3) "I read the Bible every day, but I don't remember what I read."This statement is generally true of every kind of reading, whether it be the Bible or anything else. It is therefore less reflective of Bible reading in particular than of general reading technique.
For many years I tried to teach students how to read their school assignments more effectively. Various systems promoted over the years have the same basic premise - that the reader has to be looking for something when he reads and has to identify what he has read. The idea is that if the reader has some idea beforehand what the passage is about, he will be better prepared to understand it. The ability to summarize the content in his own words afterward demonstrates that he understands what he has read, while knowing he will have to summarize causes him to read more alertly and purposefully.
For example, in the SQ3R system, the reader Surveys, Questions, Reads, Recites, and Reviews. Here's a rough demonstration of a history assignment. Survey: student looks over chapter title and section headings and observes, "This is about beginning of the Civil War, the reasons it started, and the way the sides divided." Question: student composes questions. "How many causes were there? What were those reasons? How did states choose their positions?" Read: student reads the passage, especially looking for the answers to his questions. Recite: student verbalizes the answers to his questions. One section at a time, he states in his own words what each paragraph or section revealed. Review: when the student reads a later assignment, he again summarizes the previous assignment.
The Bible is not merely a textbook and is not designed like a textbook, but a similar approach is helpful in reading, comprehending, and remembering the Bible.
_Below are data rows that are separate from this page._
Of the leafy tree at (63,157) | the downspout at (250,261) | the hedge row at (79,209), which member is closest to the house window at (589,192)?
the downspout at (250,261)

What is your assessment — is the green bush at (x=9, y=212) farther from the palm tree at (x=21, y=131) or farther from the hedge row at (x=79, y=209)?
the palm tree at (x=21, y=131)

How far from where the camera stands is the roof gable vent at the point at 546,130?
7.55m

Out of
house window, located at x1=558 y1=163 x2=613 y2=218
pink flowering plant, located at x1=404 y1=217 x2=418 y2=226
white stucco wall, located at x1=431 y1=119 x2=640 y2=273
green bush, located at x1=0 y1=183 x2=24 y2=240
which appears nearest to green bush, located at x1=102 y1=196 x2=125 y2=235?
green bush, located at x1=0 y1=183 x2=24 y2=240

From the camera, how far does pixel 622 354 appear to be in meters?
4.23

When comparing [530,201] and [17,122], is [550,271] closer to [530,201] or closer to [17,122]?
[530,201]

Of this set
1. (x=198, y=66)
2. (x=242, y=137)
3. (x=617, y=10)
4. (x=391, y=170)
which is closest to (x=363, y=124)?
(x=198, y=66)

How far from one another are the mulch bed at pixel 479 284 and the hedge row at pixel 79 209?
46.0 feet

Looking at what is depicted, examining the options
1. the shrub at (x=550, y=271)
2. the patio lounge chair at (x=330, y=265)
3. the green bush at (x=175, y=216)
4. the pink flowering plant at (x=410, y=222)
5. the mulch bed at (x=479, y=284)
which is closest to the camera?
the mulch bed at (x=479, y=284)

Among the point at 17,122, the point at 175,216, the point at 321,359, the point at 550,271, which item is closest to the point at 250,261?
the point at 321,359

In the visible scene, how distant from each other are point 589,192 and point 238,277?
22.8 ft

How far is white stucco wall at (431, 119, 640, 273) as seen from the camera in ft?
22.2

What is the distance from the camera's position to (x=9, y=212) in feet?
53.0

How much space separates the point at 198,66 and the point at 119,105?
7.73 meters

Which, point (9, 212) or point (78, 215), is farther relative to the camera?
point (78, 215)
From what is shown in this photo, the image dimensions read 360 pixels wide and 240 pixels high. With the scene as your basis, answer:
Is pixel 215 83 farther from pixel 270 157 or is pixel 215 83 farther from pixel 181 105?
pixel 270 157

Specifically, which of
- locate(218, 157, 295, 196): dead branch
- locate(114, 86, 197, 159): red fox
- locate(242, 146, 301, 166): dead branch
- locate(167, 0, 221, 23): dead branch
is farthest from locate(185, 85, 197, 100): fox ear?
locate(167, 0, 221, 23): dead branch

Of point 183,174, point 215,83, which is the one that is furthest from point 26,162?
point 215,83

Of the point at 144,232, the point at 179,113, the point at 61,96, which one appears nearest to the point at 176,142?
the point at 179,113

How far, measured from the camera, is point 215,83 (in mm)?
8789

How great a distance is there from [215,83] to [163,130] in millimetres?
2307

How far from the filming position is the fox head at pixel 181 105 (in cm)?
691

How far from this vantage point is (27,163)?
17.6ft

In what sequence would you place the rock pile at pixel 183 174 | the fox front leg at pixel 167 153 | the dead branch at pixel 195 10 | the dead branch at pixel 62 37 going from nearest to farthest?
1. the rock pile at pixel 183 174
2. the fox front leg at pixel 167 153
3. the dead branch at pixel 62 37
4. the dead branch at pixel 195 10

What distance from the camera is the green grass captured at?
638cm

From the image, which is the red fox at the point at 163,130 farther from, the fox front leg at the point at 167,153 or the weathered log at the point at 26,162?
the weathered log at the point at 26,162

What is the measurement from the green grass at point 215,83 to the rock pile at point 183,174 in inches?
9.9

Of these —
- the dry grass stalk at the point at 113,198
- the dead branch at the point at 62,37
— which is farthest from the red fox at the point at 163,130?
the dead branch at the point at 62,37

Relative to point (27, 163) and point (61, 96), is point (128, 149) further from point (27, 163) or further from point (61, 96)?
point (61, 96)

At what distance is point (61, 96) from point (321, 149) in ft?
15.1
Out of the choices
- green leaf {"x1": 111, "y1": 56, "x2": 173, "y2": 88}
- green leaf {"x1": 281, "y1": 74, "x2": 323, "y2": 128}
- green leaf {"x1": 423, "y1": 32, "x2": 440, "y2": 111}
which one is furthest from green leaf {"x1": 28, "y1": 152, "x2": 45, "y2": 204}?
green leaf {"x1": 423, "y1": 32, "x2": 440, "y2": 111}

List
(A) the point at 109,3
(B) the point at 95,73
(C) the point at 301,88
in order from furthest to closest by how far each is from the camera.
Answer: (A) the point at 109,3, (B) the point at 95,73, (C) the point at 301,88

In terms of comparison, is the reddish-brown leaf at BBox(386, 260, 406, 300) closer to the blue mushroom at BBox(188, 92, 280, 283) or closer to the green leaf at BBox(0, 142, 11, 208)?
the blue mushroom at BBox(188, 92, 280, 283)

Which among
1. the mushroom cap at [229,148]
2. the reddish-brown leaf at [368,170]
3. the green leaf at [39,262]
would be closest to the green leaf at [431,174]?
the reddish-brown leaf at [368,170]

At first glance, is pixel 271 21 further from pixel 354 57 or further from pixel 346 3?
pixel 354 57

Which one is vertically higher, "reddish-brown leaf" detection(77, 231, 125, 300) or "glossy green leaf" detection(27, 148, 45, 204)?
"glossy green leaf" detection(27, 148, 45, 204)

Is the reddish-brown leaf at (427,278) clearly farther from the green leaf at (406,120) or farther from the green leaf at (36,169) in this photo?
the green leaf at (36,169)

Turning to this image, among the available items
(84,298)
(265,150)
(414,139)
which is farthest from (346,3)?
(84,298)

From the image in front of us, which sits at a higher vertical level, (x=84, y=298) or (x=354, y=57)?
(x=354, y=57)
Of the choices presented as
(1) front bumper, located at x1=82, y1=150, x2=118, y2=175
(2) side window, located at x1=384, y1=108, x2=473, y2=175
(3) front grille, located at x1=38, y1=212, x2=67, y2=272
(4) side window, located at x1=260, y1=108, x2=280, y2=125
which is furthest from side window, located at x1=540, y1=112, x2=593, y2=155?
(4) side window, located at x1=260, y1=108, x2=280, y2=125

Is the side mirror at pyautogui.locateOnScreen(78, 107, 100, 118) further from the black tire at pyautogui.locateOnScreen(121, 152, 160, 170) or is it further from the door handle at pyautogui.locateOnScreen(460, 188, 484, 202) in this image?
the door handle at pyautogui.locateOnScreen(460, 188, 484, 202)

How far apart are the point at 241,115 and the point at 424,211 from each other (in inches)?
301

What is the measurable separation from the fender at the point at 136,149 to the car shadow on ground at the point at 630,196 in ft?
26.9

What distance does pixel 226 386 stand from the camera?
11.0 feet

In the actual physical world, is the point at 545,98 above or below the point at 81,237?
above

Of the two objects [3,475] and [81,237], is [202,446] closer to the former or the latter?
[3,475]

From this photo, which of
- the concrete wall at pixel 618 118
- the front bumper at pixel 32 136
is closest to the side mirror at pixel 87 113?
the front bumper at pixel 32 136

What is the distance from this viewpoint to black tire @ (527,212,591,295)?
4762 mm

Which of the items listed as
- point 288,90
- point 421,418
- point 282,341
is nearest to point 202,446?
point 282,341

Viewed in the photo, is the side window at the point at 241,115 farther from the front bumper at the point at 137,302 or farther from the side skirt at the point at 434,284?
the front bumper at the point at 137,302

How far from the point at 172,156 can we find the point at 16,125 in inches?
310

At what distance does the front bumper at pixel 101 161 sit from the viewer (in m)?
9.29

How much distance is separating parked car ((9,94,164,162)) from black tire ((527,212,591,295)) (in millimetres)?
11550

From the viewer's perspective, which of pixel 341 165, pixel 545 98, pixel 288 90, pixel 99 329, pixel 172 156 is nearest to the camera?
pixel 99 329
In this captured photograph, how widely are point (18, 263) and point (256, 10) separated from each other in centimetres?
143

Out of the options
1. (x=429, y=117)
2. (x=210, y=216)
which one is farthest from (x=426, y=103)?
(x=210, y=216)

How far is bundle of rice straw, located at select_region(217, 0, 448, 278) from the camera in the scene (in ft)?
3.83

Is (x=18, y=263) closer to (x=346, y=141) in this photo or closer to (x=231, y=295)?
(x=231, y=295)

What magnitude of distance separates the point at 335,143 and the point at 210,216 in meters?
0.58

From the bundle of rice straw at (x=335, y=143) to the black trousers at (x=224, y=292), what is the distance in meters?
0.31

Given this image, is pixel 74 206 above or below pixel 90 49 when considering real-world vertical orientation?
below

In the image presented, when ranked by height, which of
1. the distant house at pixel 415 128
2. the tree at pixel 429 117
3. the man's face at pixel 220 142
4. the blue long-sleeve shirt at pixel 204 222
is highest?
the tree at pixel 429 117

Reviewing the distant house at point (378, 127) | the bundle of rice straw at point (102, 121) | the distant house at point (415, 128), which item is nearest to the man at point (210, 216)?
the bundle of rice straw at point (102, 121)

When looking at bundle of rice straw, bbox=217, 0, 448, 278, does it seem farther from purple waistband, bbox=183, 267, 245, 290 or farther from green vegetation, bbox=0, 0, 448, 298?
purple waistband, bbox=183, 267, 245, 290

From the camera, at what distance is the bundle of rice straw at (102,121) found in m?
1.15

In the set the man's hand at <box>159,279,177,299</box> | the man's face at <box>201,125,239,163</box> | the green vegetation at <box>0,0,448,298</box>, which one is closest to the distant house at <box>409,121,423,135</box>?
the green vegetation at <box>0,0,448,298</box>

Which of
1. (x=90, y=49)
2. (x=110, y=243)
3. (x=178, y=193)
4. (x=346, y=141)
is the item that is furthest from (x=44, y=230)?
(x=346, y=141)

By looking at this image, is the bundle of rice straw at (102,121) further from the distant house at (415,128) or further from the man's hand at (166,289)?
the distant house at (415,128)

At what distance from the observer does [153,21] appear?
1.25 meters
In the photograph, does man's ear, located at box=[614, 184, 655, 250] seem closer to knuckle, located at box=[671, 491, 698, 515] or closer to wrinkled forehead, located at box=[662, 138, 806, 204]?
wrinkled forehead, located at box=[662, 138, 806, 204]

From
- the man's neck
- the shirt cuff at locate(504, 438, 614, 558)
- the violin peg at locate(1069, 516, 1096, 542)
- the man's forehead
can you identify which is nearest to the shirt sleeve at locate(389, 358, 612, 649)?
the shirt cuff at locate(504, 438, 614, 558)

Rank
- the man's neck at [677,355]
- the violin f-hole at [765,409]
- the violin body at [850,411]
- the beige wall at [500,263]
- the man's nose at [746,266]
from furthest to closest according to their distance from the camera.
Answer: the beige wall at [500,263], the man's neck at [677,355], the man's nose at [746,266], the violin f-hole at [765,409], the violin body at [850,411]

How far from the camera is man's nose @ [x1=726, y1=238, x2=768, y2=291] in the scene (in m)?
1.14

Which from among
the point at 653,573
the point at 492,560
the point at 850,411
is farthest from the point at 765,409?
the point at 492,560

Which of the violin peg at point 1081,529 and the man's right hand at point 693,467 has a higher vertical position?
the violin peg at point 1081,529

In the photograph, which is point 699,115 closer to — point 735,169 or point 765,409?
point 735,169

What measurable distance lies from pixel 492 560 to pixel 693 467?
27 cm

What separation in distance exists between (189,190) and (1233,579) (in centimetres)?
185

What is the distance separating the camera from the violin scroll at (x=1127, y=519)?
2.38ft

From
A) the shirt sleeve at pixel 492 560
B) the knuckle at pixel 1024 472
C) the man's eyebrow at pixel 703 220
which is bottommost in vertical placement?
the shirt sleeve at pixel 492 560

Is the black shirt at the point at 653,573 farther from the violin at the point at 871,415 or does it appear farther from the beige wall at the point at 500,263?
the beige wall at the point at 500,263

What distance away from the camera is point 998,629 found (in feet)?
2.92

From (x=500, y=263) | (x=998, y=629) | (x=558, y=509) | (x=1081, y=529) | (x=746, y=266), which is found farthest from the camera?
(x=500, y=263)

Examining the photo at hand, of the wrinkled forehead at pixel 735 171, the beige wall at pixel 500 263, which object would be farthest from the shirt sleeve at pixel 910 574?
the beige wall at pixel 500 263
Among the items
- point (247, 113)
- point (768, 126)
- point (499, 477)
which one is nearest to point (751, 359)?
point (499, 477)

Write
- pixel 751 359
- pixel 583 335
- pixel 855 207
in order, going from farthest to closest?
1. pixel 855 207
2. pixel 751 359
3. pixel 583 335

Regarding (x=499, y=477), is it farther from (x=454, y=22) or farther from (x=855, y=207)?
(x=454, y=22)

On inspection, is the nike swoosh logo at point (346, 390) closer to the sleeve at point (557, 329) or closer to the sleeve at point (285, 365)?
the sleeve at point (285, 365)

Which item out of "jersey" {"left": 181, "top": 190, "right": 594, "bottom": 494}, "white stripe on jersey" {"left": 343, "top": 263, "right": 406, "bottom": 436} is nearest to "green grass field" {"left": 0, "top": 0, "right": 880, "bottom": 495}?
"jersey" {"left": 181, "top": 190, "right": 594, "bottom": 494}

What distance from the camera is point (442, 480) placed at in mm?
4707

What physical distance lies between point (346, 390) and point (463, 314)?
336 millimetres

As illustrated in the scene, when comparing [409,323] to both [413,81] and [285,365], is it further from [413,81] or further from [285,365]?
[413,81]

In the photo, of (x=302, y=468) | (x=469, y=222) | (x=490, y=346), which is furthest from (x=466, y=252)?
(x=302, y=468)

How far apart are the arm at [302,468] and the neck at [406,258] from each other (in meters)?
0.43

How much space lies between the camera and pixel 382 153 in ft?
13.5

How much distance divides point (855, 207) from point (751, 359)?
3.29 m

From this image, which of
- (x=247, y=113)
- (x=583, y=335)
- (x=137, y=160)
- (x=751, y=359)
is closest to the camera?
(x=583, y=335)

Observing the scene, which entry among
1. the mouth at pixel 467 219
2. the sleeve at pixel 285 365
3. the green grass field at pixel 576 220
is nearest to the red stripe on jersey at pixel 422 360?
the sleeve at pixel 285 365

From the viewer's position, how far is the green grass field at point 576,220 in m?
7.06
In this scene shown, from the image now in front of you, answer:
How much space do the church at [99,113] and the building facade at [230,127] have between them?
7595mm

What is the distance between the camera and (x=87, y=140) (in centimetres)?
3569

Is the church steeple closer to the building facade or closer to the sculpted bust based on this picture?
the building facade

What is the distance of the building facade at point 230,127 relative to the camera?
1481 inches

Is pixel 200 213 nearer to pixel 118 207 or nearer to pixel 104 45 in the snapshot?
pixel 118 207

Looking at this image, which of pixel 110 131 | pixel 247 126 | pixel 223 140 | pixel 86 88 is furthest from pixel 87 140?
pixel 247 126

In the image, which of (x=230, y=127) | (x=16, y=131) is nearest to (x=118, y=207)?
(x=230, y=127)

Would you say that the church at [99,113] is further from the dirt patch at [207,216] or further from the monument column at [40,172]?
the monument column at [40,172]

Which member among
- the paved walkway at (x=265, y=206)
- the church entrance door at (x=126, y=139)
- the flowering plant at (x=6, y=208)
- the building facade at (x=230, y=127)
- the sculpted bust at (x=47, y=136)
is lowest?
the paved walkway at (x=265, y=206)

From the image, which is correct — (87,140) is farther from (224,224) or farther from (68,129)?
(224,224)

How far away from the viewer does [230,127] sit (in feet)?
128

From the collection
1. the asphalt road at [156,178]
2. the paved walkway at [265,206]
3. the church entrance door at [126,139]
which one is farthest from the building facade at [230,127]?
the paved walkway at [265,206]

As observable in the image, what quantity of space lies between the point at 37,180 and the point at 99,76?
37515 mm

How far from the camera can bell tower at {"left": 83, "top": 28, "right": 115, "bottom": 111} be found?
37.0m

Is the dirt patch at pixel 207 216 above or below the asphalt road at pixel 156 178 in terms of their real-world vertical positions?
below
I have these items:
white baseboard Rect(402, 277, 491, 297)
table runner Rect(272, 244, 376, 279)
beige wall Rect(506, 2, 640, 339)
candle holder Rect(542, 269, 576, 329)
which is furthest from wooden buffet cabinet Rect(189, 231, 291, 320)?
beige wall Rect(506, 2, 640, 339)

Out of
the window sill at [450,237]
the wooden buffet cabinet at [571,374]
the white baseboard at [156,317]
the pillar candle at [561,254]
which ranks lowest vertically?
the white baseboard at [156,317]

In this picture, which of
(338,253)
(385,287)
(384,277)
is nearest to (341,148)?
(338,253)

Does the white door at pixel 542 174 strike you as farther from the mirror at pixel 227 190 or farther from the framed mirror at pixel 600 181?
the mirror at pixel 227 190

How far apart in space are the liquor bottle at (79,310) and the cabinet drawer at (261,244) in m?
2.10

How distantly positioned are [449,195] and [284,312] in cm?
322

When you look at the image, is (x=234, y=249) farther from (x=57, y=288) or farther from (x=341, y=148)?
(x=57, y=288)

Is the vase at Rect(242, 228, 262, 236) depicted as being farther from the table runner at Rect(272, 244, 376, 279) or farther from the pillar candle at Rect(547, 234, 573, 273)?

There is little profit in reading the Bible just to check it off a daily list of requirements, and there is even less profit in rapidly reading to accomplish the task more quickly. I would suggest a variation of the above method, using at least the questioning, reading, and reciting steps.
Question: The reader should know before he starts that there are answers he is looking for. Here are some general questions that could work for any Bible passage. (I introduced these questions in Teen-Aged Aimlessness, which is primarily a personal testimony of my initial struggles to have devotions.)· Why did God put this passage in the Bible? What is it supposed to teach?
· How can I summarize this passage in one to three sentences?
· What does this passage teach me about God?
· What things can I pray based on this passage?
· How should this passage impact my life?
While the above questions are a good start, a reader could also ask and answer questions pertinent to a particular passage. In reading John 10, for example, about the Good Shepherd, the reader could ask, "What does a shepherd do for his sheep? What makes Jesus a good shepherd? What is the difference between a good shepherd and a bad one? Why should I trust Him as my shepherd?" If reading Jude, a reader could seek to learn where false teachers come from, what their false teaching is, how to respond to false teaching, and how to avoid becoming a false teacher.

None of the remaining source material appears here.